* [Выбранный фрагмент]:
##########

Земля / Земля (1930)

Свашенко С. Рождение танца Василя в «Земле» // Искусство кино. – 1967, № 1. – С. 77-80.

С. СВАШЕНКО

Рождение танца Василя в «Земле»

В то далекое время я был самым счастливым человеком, у меня были неоценимые богатства – молодость, здоровье, великая жажда жизни и упорство к знаниям.

Тогда мы в Яреськах снимали фильм «Земля». Решив однажды как-то перед вечером искупаться, я быстро вприпрыжку, как хлопчик, бежал по улочке на речку, но заметил, что у ворот своего двора стоит и с кем-то разговаривает Довженко. Я замедлил бег и, поздоровавшись, уже хотел пробежать мимо, как он задержал меня и спросил:

– Куда это вы, Сеня, бежите, словно конь молодой… на гулянку?

– Нет, Александр Петрович, пока на Псёл купаться,– сказал я.

– Добре. И я с вами, обождите меня минутку,– ответил мне Александр Петрович.

Мне всегда было радостно быть вместе. Для меня Довженко был прежде всего преобразователем моей жизни. Он был тем человеком, которому можно было доверить свои самые сокровенные мечты и мысли.

По дороге к реке Александр Петрович сказал:

– Знаете, Сеня, давайте на Псёл пойдем позже, когда сядет солнце, а сейчас я предлагаю пойти на кручу дида Семена, я вас трошки попишу.

77

Круча дида Семена – это место, где в фильме Довженко «Звенигора» дид Семен ищет запорожский клад. Так это название за ней и осталось.

Александр Петрович минуты две сидел молча. Потом, обернувшись ко мне, сказал:

– Я думаю, Сеня, что уже настала пора снимать танец Василя.

Я и обрадовался и испугался: почему-то хотелось еще немного оттянуть этот день. Актерам это чувство очень знакомо и понятно.

– Вы знаете, как будете танцевать? Смущаясь, я ответил:

– Не совсем, хотя у меня кое-что намечено и придумано. Но как буду танцевать, я еще не знаю, возможно, что я скоро вам покажу.

Александр Петрович ставил перед собой и перед актерами очень трудные и сложные творческие задачи. И до тех пор пока не находил нужного решения, к съемкам не приступал. Работая с актерами, он не принуждал слепо выполнять режиссерский замысел, умел ценить труд актера и уважал его человеческое достоинство, был вежлив и терпелив, всегда стараясь возбудить творческую фантазию. Он не показывал, как надо играть, а только рассказывал, наталкивал. Казалось, что Довженко владеет невидимым ключом, которым он открывает актерские души и заряжает их глубокой верой в то, что им предстояло делать.

##########

* [Показанные записи]:
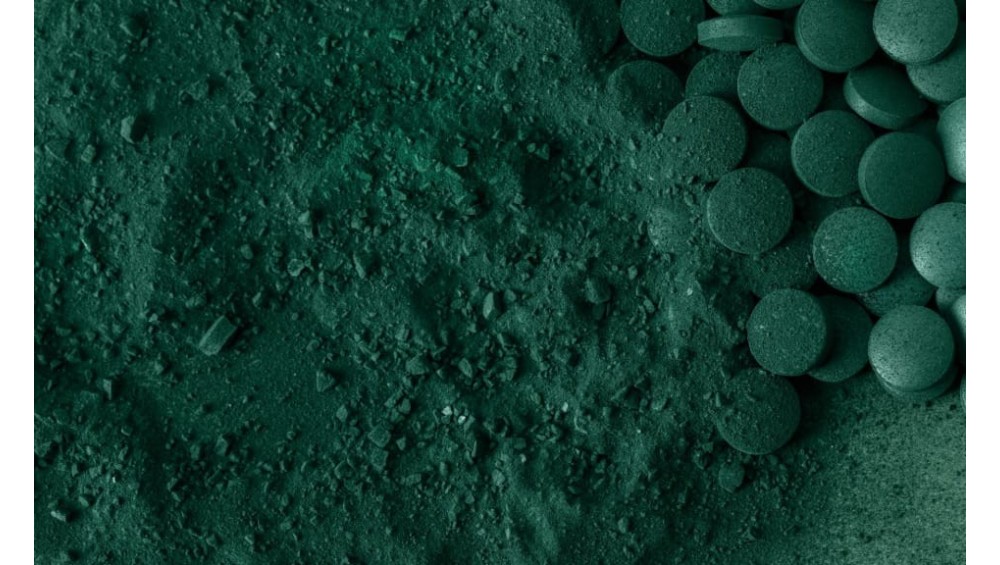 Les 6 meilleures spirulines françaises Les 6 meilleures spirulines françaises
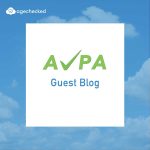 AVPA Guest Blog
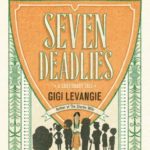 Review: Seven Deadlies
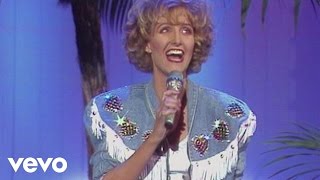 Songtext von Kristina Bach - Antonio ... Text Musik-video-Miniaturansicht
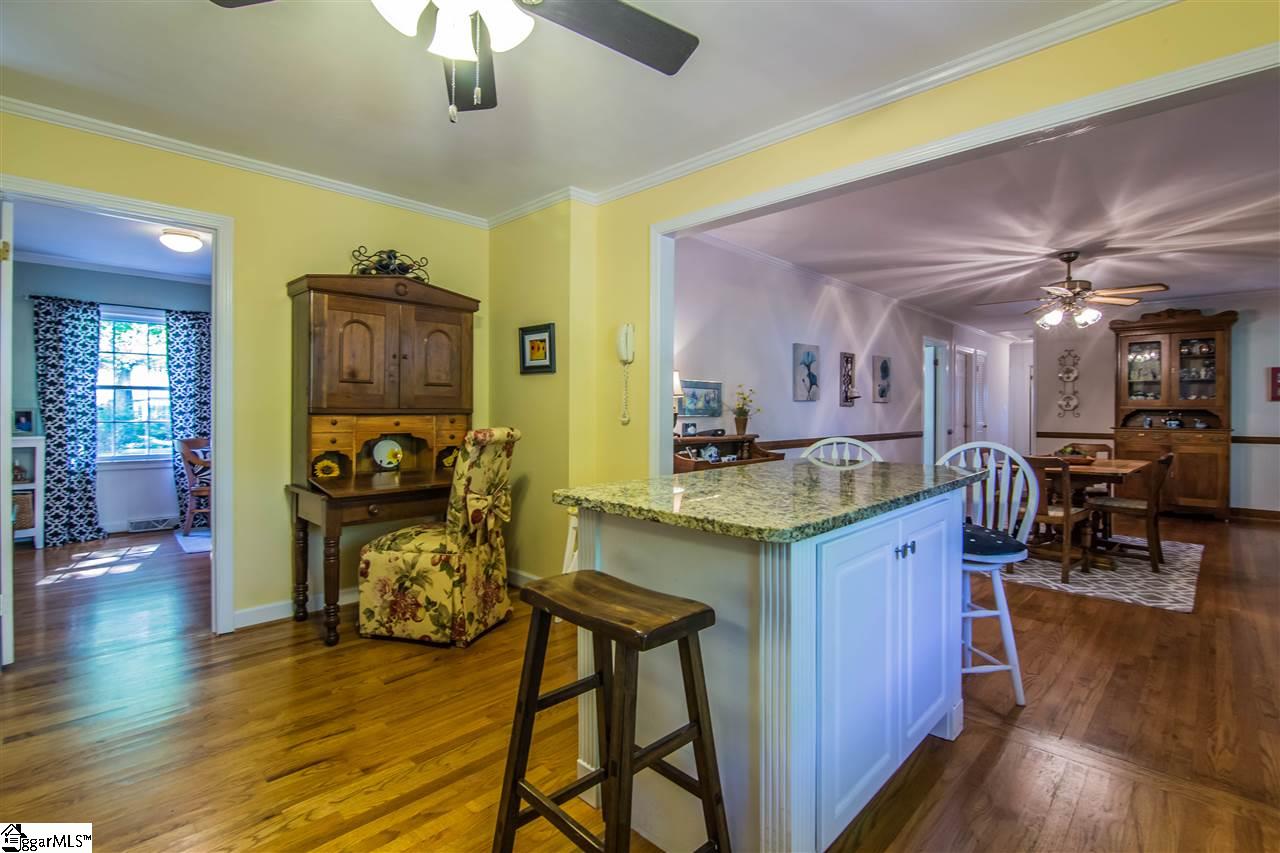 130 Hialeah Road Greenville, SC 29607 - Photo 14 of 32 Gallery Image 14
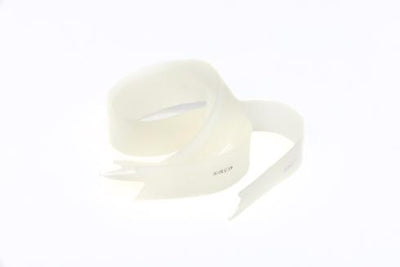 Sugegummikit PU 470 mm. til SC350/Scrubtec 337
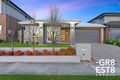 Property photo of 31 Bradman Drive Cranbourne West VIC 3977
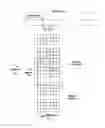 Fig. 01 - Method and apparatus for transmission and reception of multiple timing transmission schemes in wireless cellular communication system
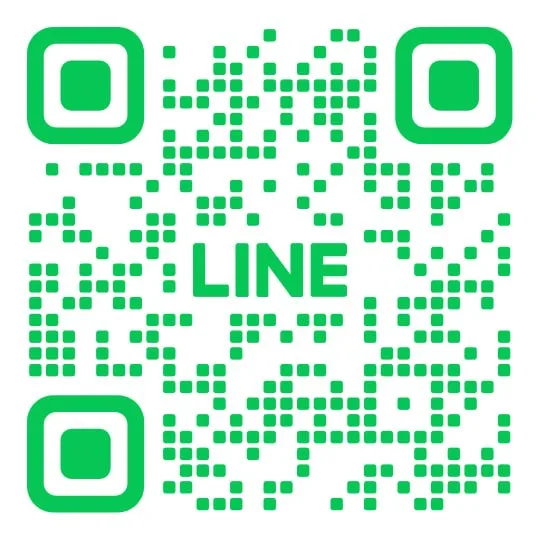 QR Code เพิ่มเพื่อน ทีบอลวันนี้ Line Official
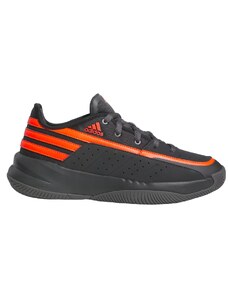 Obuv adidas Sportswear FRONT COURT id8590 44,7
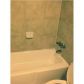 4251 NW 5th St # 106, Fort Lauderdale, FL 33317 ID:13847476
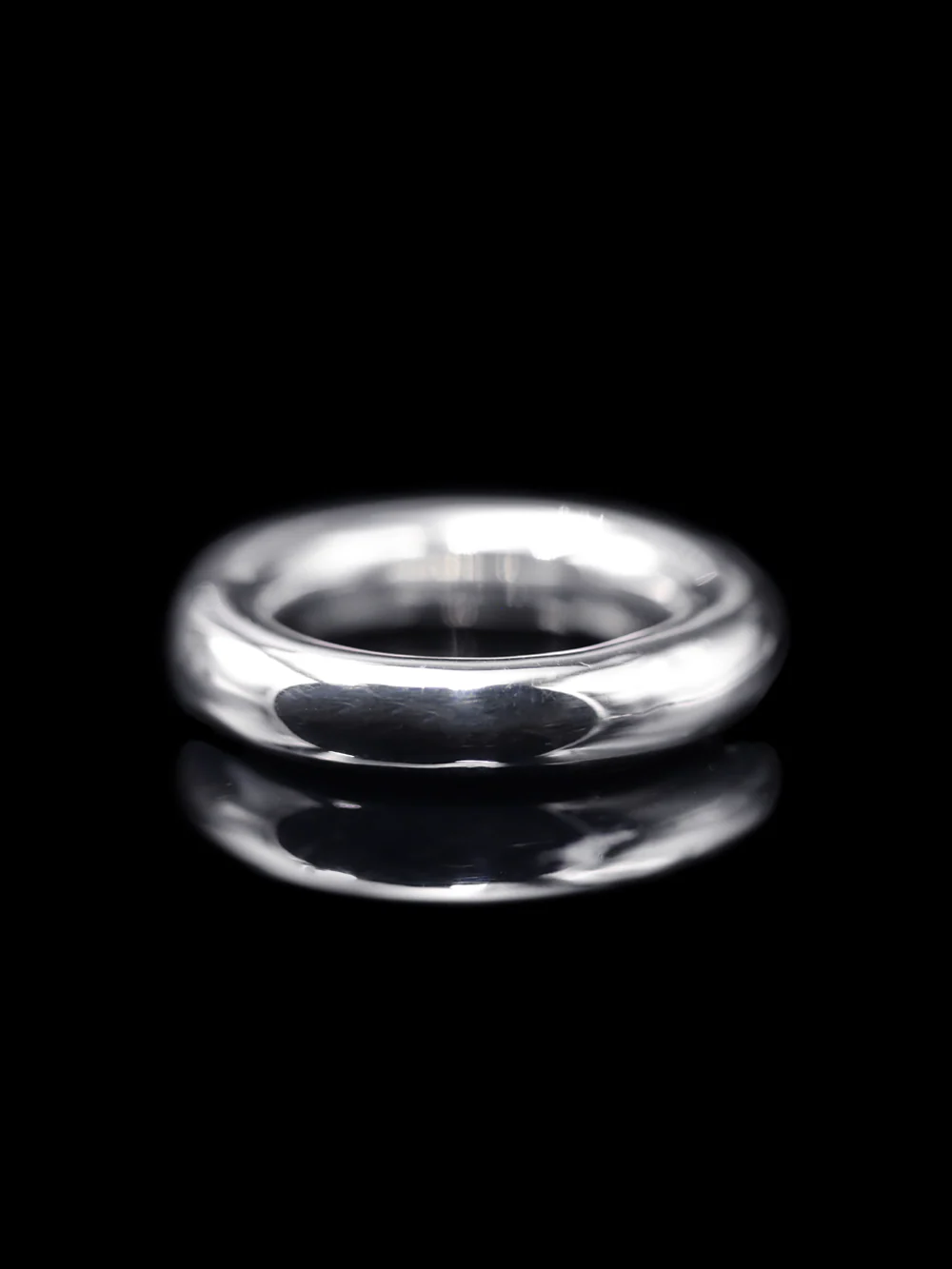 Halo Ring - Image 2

##########

* [Описание задания]:
Перепечатайте без изменений часть воспоминаний о съемках фильма «Земля»: начните с места, где стоят слова «В то далекое», и остановитесь после слов «мне Александр Петрович.».

* [Результат упражнения]:
В то далекое время я был самым счастливым человеком, у меня были неоценимые богатства – молодость, здоровье, великая жажда жизни и упорство к знаниям.

Тогда мы в Яреськах снимали фильм «Земля». Решив однажды как-то перед вечером искупаться, я быстро вприпрыжку, как хлопчик, бежал по улочке на речку, но заметил, что у ворот своего двора стоит и с кем-то разговаривает Довженко. Я замедлил бег и, поздоровавшись, уже хотел пробежать мимо, как он задержал меня и спросил:

– Куда это вы, Сеня, бежите, словно конь молодой… на гулянку?

– Нет, Александр Петрович, пока на Псёл купаться,– сказал я.

– Добре. И я с вами, обождите меня минутку,– ответил мне Александр Петрович.